→ **What the task asks**
Print the listing below verbatim, passing over each picture.

→ **Source data**
▼▼▼

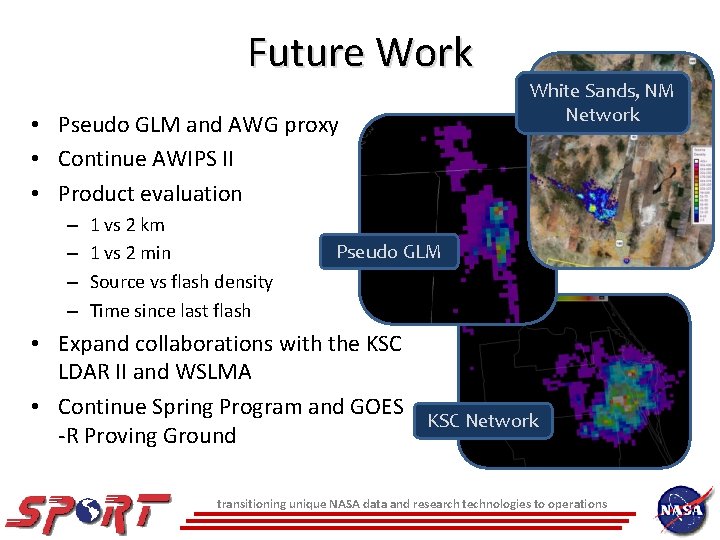 Future Work • Pseudo GLM and AWG proxy • Continue AWIPS II • Product Future Work • Pseudo GLM and AWG proxy • Continue AWIPS II • Product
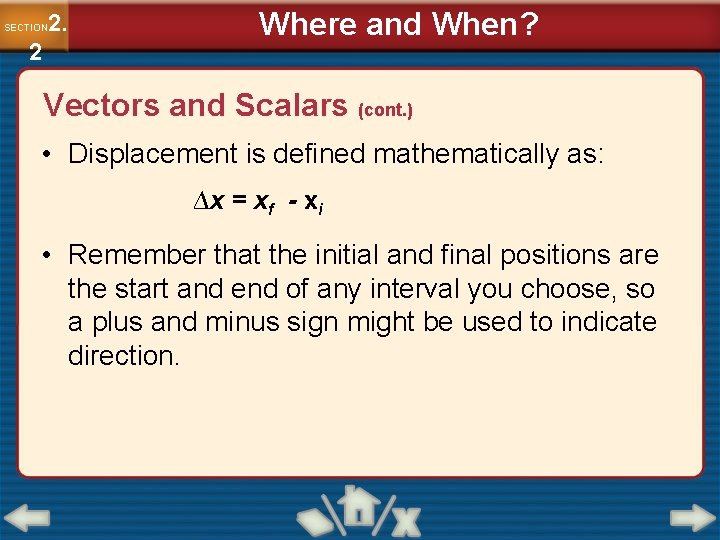 2. SECTION 2 Where and When? Vectors and Scalars (cont. ) • Displacement is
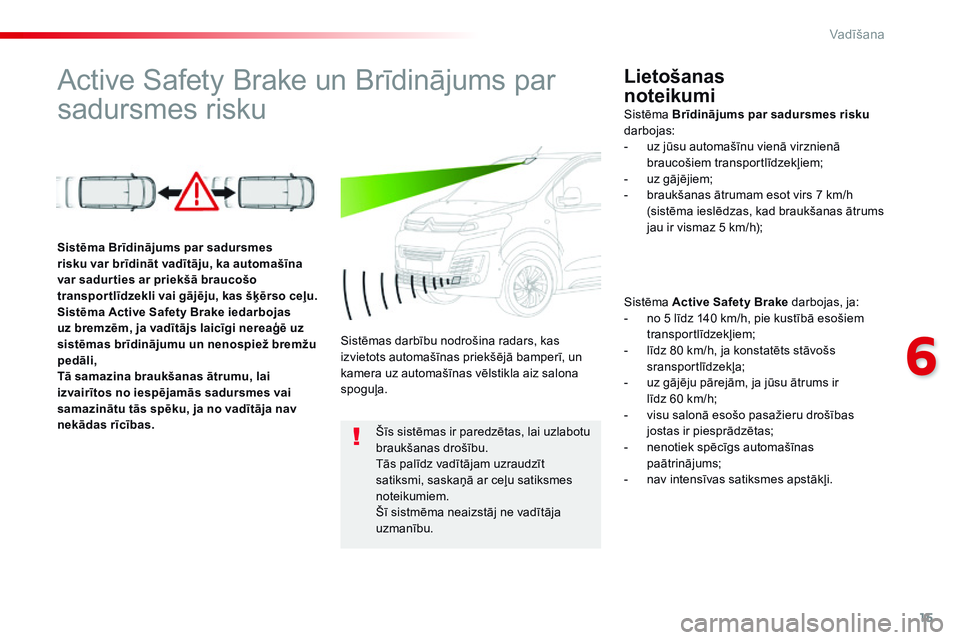 CITROEN JUMPER SPACETOURER 2017 Lietošanas Instrukcija (in Latvian) 15
6
Vadīšana
Spacetourer_VP_complement_sieges_enfant_lv_Chap10_securite_ed01-16
Active Safety Brake un Brīdinājums par
sadursmes risku Lietošanas
noteikumi
S i s t ē m a Act CITROEN JUMPER SPACETOURER 2017 Lietošanas Instrukcija (in Latvian) 15
6
Vadīšana
Spacetourer_VP_complement_sieges_enfant_lv_Chap10_securite_ed01-16
Active Safety Brake un Brīdinājums par
sadursmes risku Lietošanas
noteikumi
S i s t ē m a Act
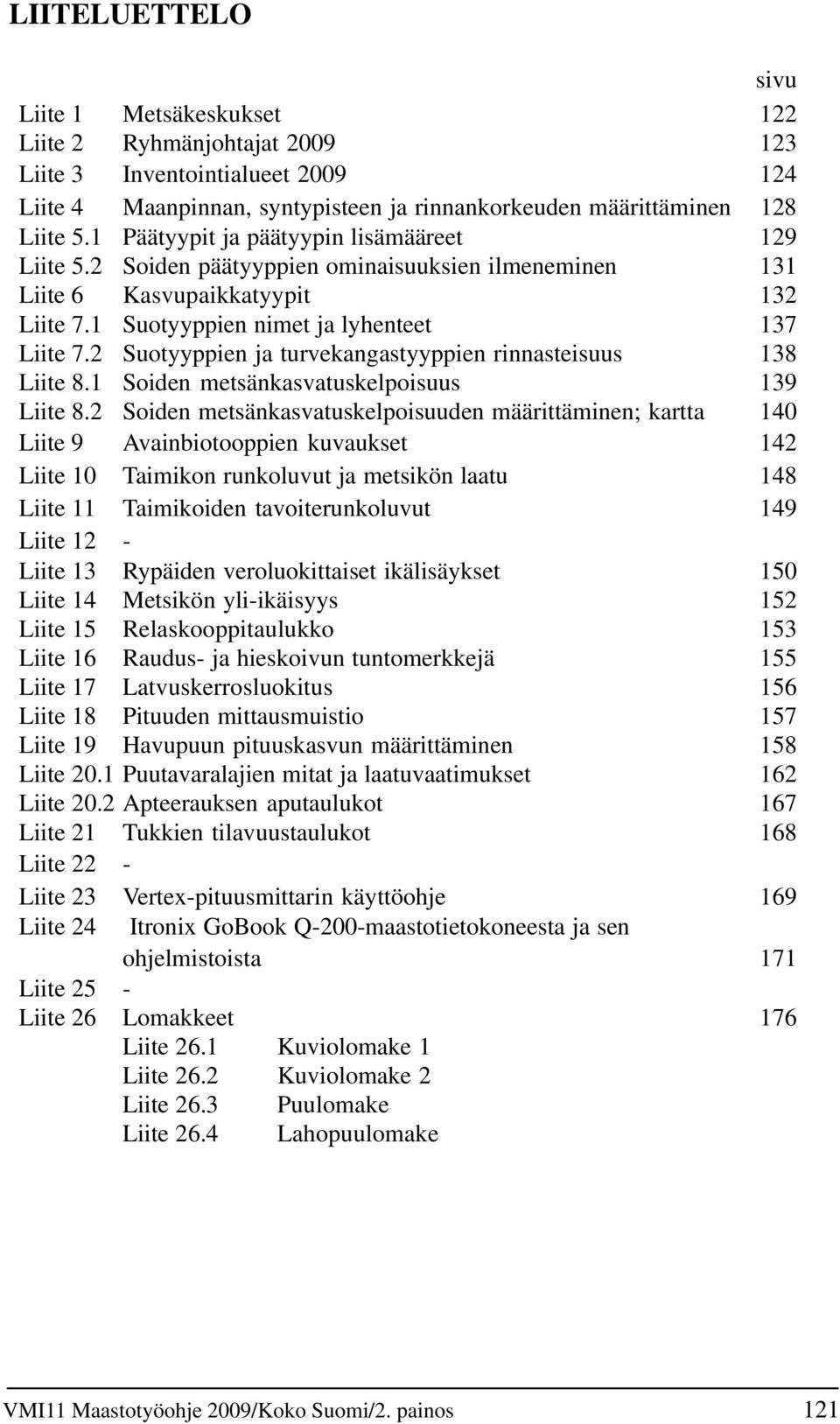 2 uotyyppien ja turvekangastyyppien rinnasteisuus 138 Liite 8.1 oiden metsänkasvatuskelpoisuus 139 Liite 8.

▲▲▲

→ **Worked solution**
 Future Work • Pseudo GLM and AWG proxy • Continue AWIPS II • Product Future Work • Pseudo GLM and AWG proxy • Continue AWIPS II • Product
 2. SECTION 2 Where and When? Vectors and Scalars (cont. ) • Displacement is
 CITROEN JUMPER SPACETOURER 2017 Lietošanas Instrukcija (in Latvian) 15
6
Vadīšana
Spacetourer_VP_complement_sieges_enfant_lv_Chap10_securite_ed01-16
Active Safety Brake un Brīdinājums par
sadursmes risku Lietošanas
noteikumi
S i s t ē m a Act CITROEN JUMPER SPACETOURER 2017 Lietošanas Instrukcija (in Latvian) 15
6
Vadīšana
Spacetourer_VP_complement_sieges_enfant_lv_Chap10_securite_ed01-16
Active Safety Brake un Brīdinājums par
sadursmes risku Lietošanas
noteikumi
S i s t ē m a Act
 2 uotyyppien ja turvekangastyyppien rinnasteisuus 138 Liite 8.1 oiden metsänkasvatuskelpoisuus 139 Liite 8.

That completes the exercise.